Le problème était que la veille, un habitant
local – au lieu d’applaudir – avait lancé une grenade à main sur des soldats
français. Le lendemain, quelques autres locaux ont appelé en criant à la fin du
colonialisme. La militarisation de la politique française en Afrique commence à
sentir l’occupation pourrie.
Mais quand en a-t-il été
autrement ? Depuis qu’elle a commencé à occuper l’Afrique au XIXe siècle, la France n’a pas attendu autre chose
que des applaudissements. Le paquet, au commencement de cette longue guerre
d’Afrique, contenait la « civilisation ».
Mais cela n’a jamais masqué le vil racisme et le capitalisme de base qui
conduisaient l’armée française à travers le Sahara.
Dans un immense mouvement de tenailles,
qui a commencé vers 1830 et s’est terminé à la veille de la Première Guerre
mondiale, la France a conquis, lentement mais sûrement, la plus grande partie
de l’Afrique de l’Ouest et de l’Afrique centrale. Partant vers l’est de Dakar
et vers le sud depuis l’Algérie, l’armée française a probablement volé 40% du
continent.
Cependant, alors que la « France » était en route pour
terroriser l’Afrique, Paris a rencontré sa Nemesis : Berlin. La puissance
teutonne s’est réveillée et a, ironie de l’histoire, commencé à faire à la
France ce que la France était en train de faire à l’Afrique. Dans une série de
guerres et d’occupations (1871, 1914 et 1940), l’Allemagne a écrasé sans pitié
la place de la France dans le monde. Et en 1960, plus ou moins, la France était
hors d’Afrique. Et mûre pour la révolution. Ou la contre-révolution.
La Cinquième République ne pouvait
dissimuler l’échec de la France bourgeoise. Mai 1968 l’a exposé aux yeux de
tous et l’a contrainte à choisir une voie ou une autre. Elle pouvait suivre
l’exemple de l’Afrique et tenter de se libérer de la culture, de l’économie et
de la politique de l’impérialisme. Ou elle pouvait tenter de restaurer
l’impérialisme. Et reconquérir l’Afrique.

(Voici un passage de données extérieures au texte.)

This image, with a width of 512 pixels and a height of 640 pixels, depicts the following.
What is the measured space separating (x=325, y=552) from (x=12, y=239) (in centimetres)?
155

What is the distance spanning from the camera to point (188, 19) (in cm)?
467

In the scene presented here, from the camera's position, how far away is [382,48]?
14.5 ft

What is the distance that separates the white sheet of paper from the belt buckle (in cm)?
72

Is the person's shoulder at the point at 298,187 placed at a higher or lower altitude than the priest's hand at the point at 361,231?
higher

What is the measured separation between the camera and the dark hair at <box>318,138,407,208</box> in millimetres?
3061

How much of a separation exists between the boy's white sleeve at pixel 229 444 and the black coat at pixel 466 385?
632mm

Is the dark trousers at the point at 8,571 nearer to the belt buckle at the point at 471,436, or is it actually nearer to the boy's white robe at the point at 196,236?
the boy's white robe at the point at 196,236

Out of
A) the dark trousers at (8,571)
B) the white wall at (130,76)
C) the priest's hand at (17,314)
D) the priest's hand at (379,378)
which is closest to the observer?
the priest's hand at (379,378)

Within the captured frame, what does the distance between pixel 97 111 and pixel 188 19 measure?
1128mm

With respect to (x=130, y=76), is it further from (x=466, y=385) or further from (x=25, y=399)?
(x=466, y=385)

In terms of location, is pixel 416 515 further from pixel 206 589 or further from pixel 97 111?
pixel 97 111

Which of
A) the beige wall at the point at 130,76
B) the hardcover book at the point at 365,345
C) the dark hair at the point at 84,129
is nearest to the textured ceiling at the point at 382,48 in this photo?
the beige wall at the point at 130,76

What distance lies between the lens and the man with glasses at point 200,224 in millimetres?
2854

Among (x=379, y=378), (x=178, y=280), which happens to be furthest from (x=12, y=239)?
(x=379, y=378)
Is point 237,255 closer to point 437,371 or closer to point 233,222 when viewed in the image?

La Cinquième République a choisi la
deuxième solution. Et cela a été, depuis lors, un mouvement descendant.
L’important Parti communiste français a été rejeté (le Parti socialiste aussi,
pour finir). Comme l’a été Jean-Paul Sartre. La médiocrité bourgeoise est
devenue la règle. Et dans les années 2000, des politiciens comme Nicolas Sarkozy
et des « philosophes » comme Bernard-Henri Lévy étaient prêts à
ramener la France dans les bras de l’OTAN (De Gaulle avait fait sortir la
France de l’OTAN en 1966) et de son impérialisme sans voile.
La France n’était plus une force
européenne mais une farce européenne. Le néolibéralisme allemand dominait le
nouveau siècle européen. La France ne pouvait rien faire d’autre que de se
prosterner devant Berlin et sa religion diabolique : l’austérité (le
travail bon marché). Il y avait cependant un endroit où la France pouvait agir
comme la « France », un endroit où elle pouvait
échapper à la « volonté de puissance » de
l’Allemagne : l’Afrique.
La « volonté de pouvoir » de
la France avait encore un sale tour dans sa manche : son armée en Afrique.
Lorsqu’elle s’est retirée du continent africain dans les années 1950 et 1960,
elle a laissé derrière elle des bases militaires actives qui ont continué à lui
donner du poids en Afrique. En effet, selon le site Stratfor : « Après leur indépendance,
12 pays [africains] ont signé des accords secrets de défense nationale avec la
France. Les accords, qui n’ont jamais été rendus publics, permettent à la
France de maintenir une présence physique dans les pays, en échange de la
défense de leur souveraineté nationale [sic]… ».
Nous pouvons deviner quels sont les pays
qui ont signé ces accords néfastes : le Maroc, le Sénégal, la Mauritanie,
le Mali, le Burkina Faso, le Niger, la Tunisie, le Tchad, la Côte d’Ivoire, la
République Centrafricaine, le Gabon et Djibouti. Quelques autres – selon ceux
qui savent – ont été ajoutés plus tard à la liste : le Rwanda, le Burundi
et le Zaïre (la République démocratique du Congo). En tout cas, la photo était
assez claire : avant de quitter l’Afrique (et même après), la France a,
telle une araignée, tissé sa toile autour de l’Afrique.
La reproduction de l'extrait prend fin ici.